Vice President Harris is co-leading with Ambassador Thomas-Greenfield a talented U.S. delegation to the CSW, composed of both government officials and civil society leaders. The delegation will meet over the next two weeks to advance an agenda dating back to the creation of the CSW in 1946 to promote “women’s rights in political, economic, social, and educational fields.” As Vice President Harris noted, “that work is as urgent now as it was at the start.” The theme that frames the CSW debate this year is: “Women’s full and effective participation and decision-making in public life, as well as the elimination of violence, for achieving gender equality and the empowerment of all women and girls.” 

The symbolism of our first female vice president addressing this year’s topic was not lost on anyone. Nor is the fact that, for the first time ever, our CSW delegation is represented at the White House level and led by two women of color. Indeed, the Vice President’s remarks, coupled by the decision by the Biden-Harris Administration to engage the CSW at the level of the Vice President, sends at least three important messages. 

First, the diversity of the U.S. delegation speaks not only to the Biden-Harris Administration’s commitment to diversity, but to the crucial importance the Administration places on an intersectional approach to gender equality. This means recognizing that gender equality is undermined not just by gender-based discrimination and stereotypes but also by overlapping forms of discrimination based on race, ethnicity, sexual orientation, gender identity and other unique identities that should be celebrated but too often lead to multiple cross-cutting forms of discrimination and abuse.

The diverse public delegation representing the United States also includes, for the first time, a non-binary transgender woman: Lourdes Ashley Hunter, Executive Director and Global Initiatives Officer of Trans Women of Color Collective. “Now more than ever, it is critical that the voices and narratives of transgender women must be included in dialogs at every level as we face the same forms of violence at the hands of the state,” Lourdes Ashley Hunter declared, adding, “this historic appointment reinforces that trans women are women and our lives matter.”  

Diverse representation on the U.S. delegation is particularly crucial given that the CSW has not been a an LBTQI-friendly space at the United Nations. To date, the CSW has largely ignored and even at times denied the existence of LBTQI women. We trust that our delegation will help ensure that the rights of LBTQI persons are included on the CSW’s agenda going forward.

Second, the U.S. delegation and agenda at the CSW also reflect a strong repudiation of Trump-era policies that attacked the very notion of gender. The Trump Administration spoke consistently in strictly binary terms of men and women, seeking both to deny the rights of LBTQI persons and, especially, to erase the existence and rights of transgender women.

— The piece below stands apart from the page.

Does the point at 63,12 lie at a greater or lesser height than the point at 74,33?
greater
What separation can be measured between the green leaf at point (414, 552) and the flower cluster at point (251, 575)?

Indeed, four years ago, in March 2017, the Council wrote to then-Secretary of State Tillerson to express outrage at the Trump Administration’s decision to include on that year’s U.S. delegation a representative of an organization designated as an anti-LGBTQ hate group by The Southern Poverty Law Center. The group, Center for Family and Human Rights (C-FAM), supported laws criminalizing homosexuality and LGBTQI recognition, including for example Russia’s harmful anti-propaganda law that attacks the rights of LGBTQI individuals and organizations. Indeed, C-FAM’s public delegate herself authored incendiary articles attacking the LGBTQI community. This year’s delegation could not be more different.

Third, high-level engagement at the level of the Vice President reaffirms the Biden-Harris Administration’s clear understanding that vigorous use of multilateral channels is needed to advance in areas of common interests and values. The new Administration has signaled that it intends to shape the UN’s human rights agenda through leadership and example, rather than following the Trump Administration’s efforts to undermine UN institutions from within. This is important. While the UN’s human rights mechanisms are under political attack and are badly strained, they are more important than ever. It will take White House-level engagement to help stabilize these mechanisms and ensure they live up to their founding potential.

Much work lies ahead for the CSW, of course. We are pledged to support that work in any way possible and know that other partner organizations and supporters of the UN will do the same.